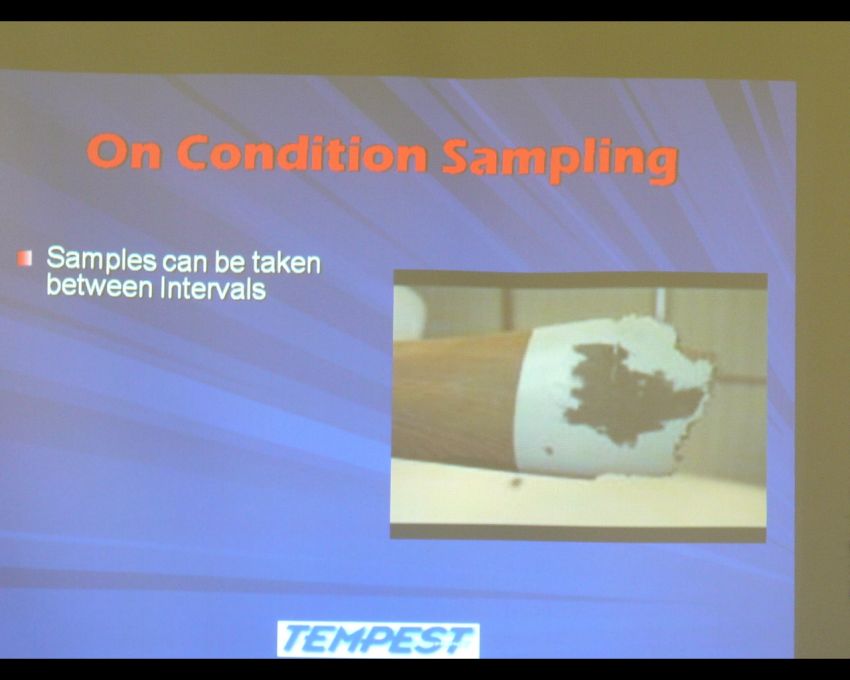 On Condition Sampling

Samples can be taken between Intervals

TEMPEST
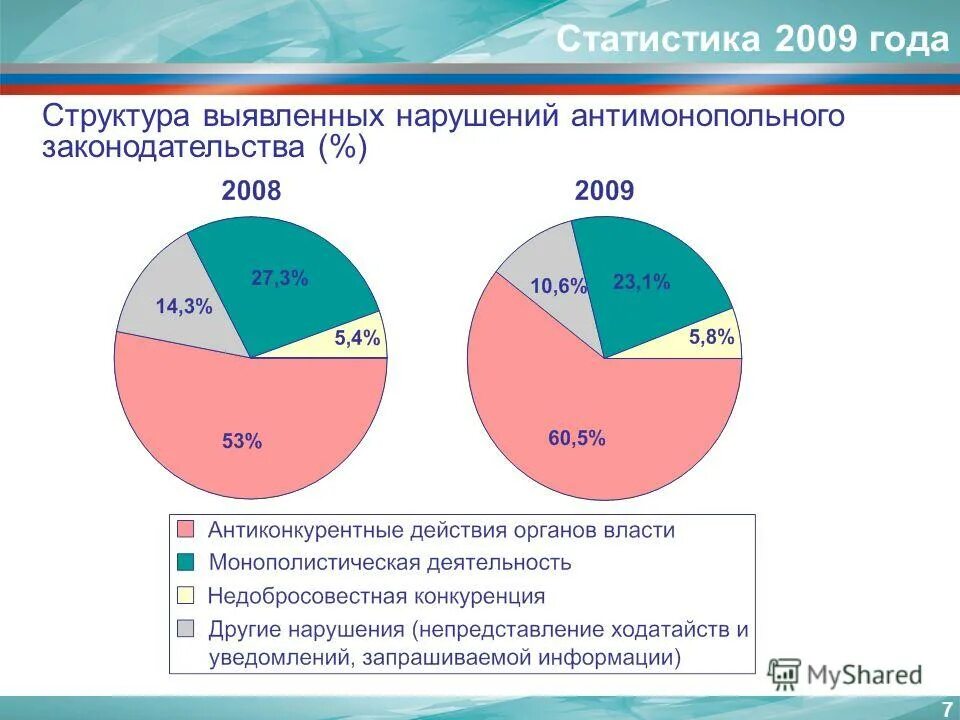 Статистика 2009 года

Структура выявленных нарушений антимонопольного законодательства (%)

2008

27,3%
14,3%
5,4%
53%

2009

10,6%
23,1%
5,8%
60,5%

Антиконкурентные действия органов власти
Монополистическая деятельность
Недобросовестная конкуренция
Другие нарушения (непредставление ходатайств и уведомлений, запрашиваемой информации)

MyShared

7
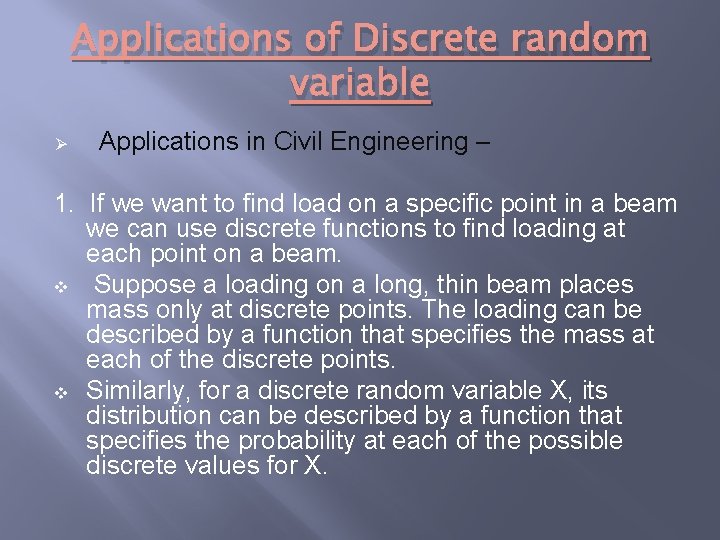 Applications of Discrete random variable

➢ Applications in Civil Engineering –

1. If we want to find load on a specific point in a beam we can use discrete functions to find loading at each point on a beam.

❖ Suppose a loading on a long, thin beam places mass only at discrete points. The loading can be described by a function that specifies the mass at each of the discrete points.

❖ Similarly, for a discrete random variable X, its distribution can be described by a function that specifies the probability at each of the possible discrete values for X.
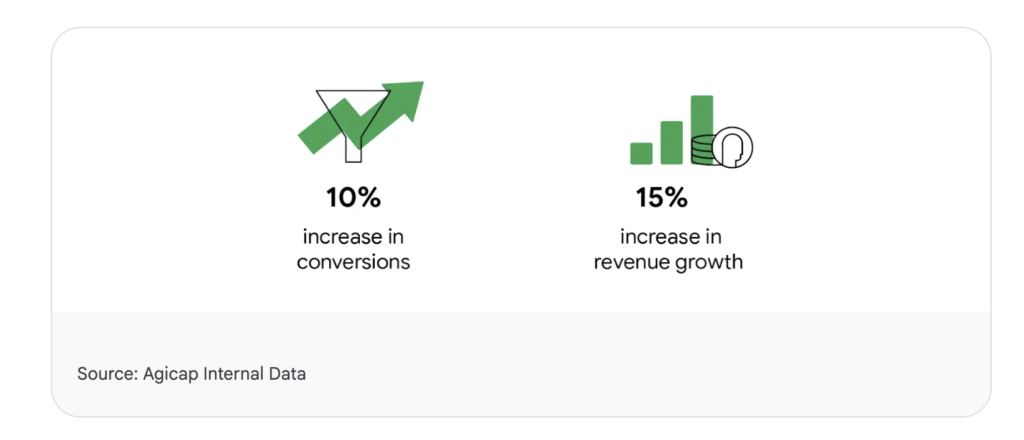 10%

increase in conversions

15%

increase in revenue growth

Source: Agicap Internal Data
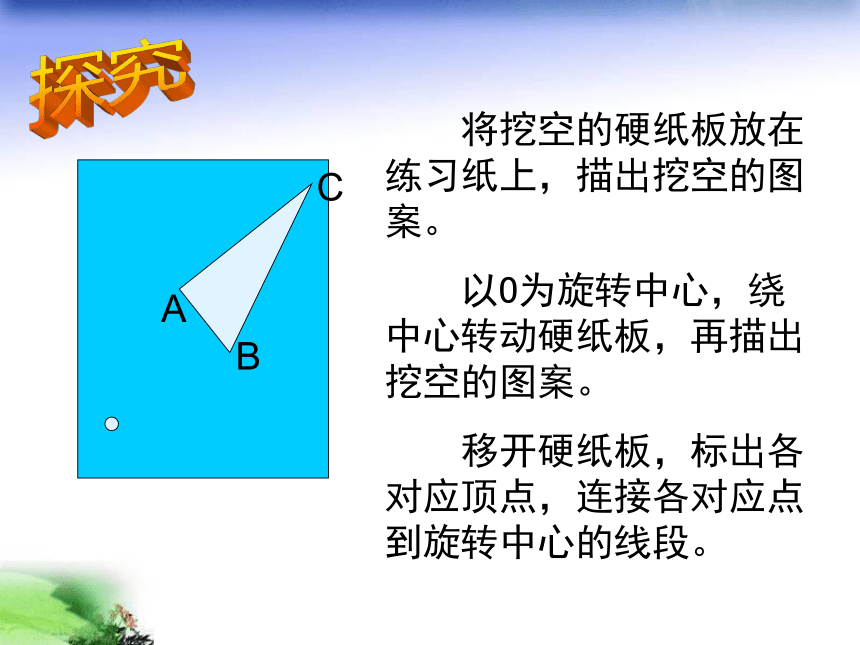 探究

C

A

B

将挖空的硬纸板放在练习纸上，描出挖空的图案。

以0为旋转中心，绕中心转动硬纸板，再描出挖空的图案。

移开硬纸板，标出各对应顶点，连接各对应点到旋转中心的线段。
+++
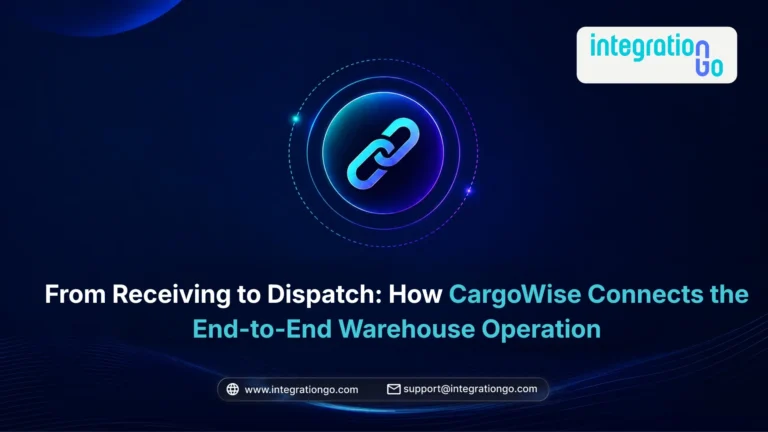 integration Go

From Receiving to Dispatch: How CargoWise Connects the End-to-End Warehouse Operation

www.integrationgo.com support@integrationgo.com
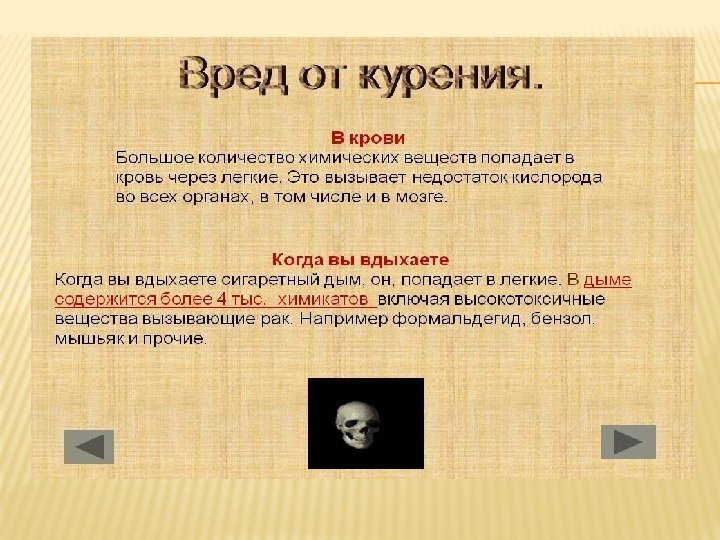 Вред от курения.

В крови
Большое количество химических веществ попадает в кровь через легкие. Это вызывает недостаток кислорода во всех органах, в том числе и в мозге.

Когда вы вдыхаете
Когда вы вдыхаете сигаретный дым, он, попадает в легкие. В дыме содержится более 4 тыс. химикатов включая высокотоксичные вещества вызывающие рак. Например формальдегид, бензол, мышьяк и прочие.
+++
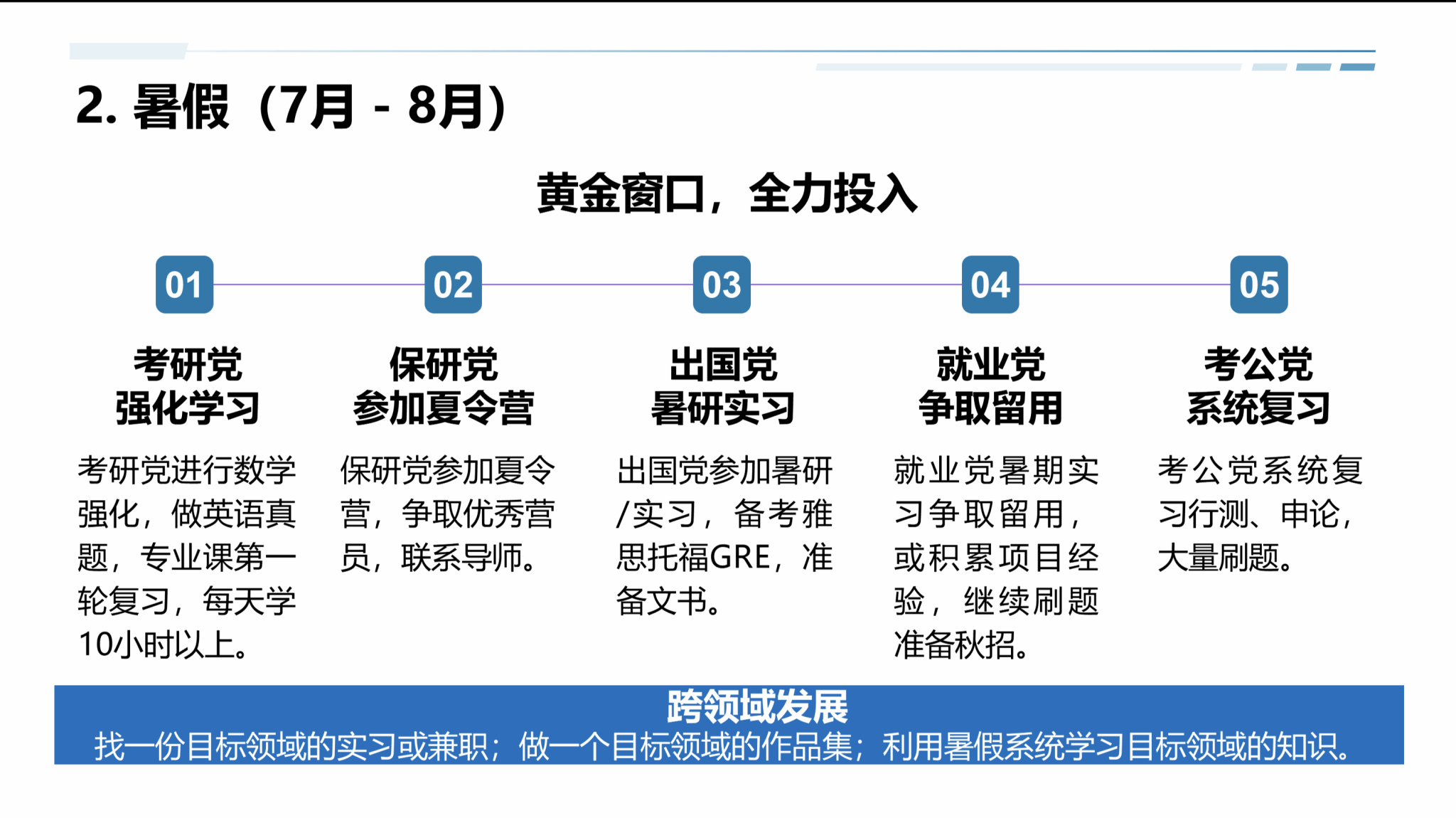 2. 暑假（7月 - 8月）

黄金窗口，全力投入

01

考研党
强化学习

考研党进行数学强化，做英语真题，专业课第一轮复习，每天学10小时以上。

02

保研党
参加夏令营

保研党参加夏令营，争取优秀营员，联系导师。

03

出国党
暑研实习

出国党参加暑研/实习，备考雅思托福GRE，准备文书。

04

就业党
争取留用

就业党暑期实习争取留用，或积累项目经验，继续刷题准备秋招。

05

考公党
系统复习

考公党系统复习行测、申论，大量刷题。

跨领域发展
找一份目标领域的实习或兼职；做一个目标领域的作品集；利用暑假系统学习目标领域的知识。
+++
_Problem statement_
Where does "loading" appear in the records above? Copy each line that holds it.

_Exercise solution_
1. If we want to find load on a specific point in a beam we can use discrete functions to find loading at each point on a beam.
❖ Suppose a loading on a long, thin beam places mass only at discrete points. The loading can be described by a function that specifies the mass at each of the discrete points.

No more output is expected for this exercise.